An idea hatched by a Wesleyan University computer scientist and honed through public discussions at the World Wide Web Consortium (W3C) is now poised to present a major business challenge to Google, Facebook and other users of personal data. A coalition of key publishers, browser makers and privacy advocates announced a “Global Privacy Control” coalition.

Leveraging language in the California Consumer Privacy Act (CCPA), the Mozilla, DuckDuckGo and Brave browsers will offer test users an option to click a single button once and then automatically send a “Do Not Sell My Data” message to every site they visit.

Unlike the ineffective “do not track” button of a decade ago, California Attorney General Xavier Becerra has signaled he will use the CCPA language to fine sites which don’t respect the user demand. The result could be an effective, simple user global “opt out” from user tracking, something privacy advocates have been seeking for years.

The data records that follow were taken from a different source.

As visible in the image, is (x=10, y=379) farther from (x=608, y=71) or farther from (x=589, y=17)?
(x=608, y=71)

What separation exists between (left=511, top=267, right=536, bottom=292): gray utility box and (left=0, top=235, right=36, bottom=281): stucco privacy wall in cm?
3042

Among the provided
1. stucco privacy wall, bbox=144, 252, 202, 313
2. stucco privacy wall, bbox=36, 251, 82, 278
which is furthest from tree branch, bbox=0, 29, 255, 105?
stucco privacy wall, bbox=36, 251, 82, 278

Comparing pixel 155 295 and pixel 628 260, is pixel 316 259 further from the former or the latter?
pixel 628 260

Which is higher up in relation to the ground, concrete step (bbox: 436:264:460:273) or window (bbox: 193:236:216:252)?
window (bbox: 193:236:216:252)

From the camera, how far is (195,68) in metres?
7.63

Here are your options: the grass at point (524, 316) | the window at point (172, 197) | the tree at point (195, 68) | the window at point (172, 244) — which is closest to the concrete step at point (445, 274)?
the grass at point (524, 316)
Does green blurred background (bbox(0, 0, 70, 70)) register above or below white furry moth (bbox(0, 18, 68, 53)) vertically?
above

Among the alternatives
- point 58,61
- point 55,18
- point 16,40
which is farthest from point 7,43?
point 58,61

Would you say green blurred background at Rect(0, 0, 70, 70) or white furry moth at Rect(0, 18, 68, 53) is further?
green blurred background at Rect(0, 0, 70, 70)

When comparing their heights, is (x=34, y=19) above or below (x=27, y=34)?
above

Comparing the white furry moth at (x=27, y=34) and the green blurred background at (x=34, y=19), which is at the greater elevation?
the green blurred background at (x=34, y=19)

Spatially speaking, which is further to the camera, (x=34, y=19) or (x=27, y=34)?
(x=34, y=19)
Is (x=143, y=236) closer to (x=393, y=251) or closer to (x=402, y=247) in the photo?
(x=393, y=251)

Participating publishers include The New York Times and The Washington Post. Digital Content Next, a trade association of quality digital publishers, also said it was part of the coalition. 

The effort, initially spearheaded by Ashkan Soltani (Georgetown Law) and Sebastian Zimmeck (Wesleyan University) now includes The New York Times, The Washington Post, Financial Times, Automattic (WordPress.com & Tumblr), Glitch, DuckDuckGo, Brave, Mozilla, Disconnect, Abine, Digital Content Next (DCN), Consumer Reports, and the Electronic Frontier Foundation (EFF).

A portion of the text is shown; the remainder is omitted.